Austrian German Friendship Is Still Alive
It has been a long time since the Brussels scene was so abuzz, for nothing livens up the city more that a good session of gossip, intrigue, plotting and scheming, for this is what the EU does best. The long running soap opera of choosing the President is made even better by adding a High Representative into the mix. Oh how we all love going through the matrix, looking for patterns along the lines of, ‘If the President is from the North and large, the HR must be from small and South. Or possibly East’ and so on.
The race has been made even more impenetrable by the virtual candidacy of Tony Blair, whose spokesmen are still claiming not to be campaigning as the job doesn’t exist. Meanwhile British diplomats are having more discrete lunches than their livers can stand and articles in the press are appearing, all from Blair’s buddies. Junker announced his candidacy, not directly, but by proclaiming that the EU needed a President who had the very qualities he found in himself. Remarkable coincidence.
But some names are ruling themselves out, sometimes with some considerable wiggle room. Mary Robinson withdrew from a popular internet based campaign and David Milliband was doing all the right things until he suddenly withdrew – via Twitter, how very modern. One can only wonder what sweetener was given to the boy David to drop his bid, done so that he didn’t get in the way of Blair. Could it be the Labour leadership, this winter? Blair is the man to beat and the discussion rages on choosing a global figure or a more modest chairman. On paper, it looks like the HR has the potential to be the more powerful figure, but, being the EU, they still haven’t sorted out what the job description is yet.

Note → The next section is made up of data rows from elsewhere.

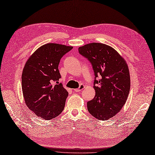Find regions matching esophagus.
<instances>
[{
	"instance_id": "1",
	"label": "esophagus",
	"mask_w": 155,
	"mask_h": 155,
	"mask_svg": "<svg viewBox=\"0 0 155 155\" xmlns=\"http://www.w3.org/2000/svg\"><path fill=\"white\" fill-rule=\"evenodd\" d=\"M85 87V86L84 85H80V86H79V87L78 88V89H74V91H76V92H78V93H79V92H81L83 89H84Z\"/></svg>"
}]
</instances>
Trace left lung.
I'll return each mask as SVG.
<instances>
[{
    "mask_svg": "<svg viewBox=\"0 0 155 155\" xmlns=\"http://www.w3.org/2000/svg\"><path fill=\"white\" fill-rule=\"evenodd\" d=\"M79 54L90 61L94 72L93 100L87 109L94 117L107 120L115 116L126 103L130 88L128 65L119 53L101 43H91L78 48ZM101 76L99 81L95 79Z\"/></svg>",
    "mask_w": 155,
    "mask_h": 155,
    "instance_id": "8db88e82",
    "label": "left lung"
}]
</instances>
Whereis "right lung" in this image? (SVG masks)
<instances>
[{
	"mask_svg": "<svg viewBox=\"0 0 155 155\" xmlns=\"http://www.w3.org/2000/svg\"><path fill=\"white\" fill-rule=\"evenodd\" d=\"M72 48L49 43L40 47L26 62L21 77L23 97L27 107L40 118L51 120L64 110L68 93L58 82V66L62 56Z\"/></svg>",
	"mask_w": 155,
	"mask_h": 155,
	"instance_id": "1",
	"label": "right lung"
}]
</instances>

But if they want someone who “will stop the traffic in Beijing”, then Blair might be a bit small, a touch tarnished by his past. There is another towering European from a mid-sized country, who has experience in government and would stop the traffic all over the world and he has good relations with the US and a reputation for looking for consensus between party lines. Who should Europe select to represent them? Step forward Arnold Schwarzenegger, Governor of California.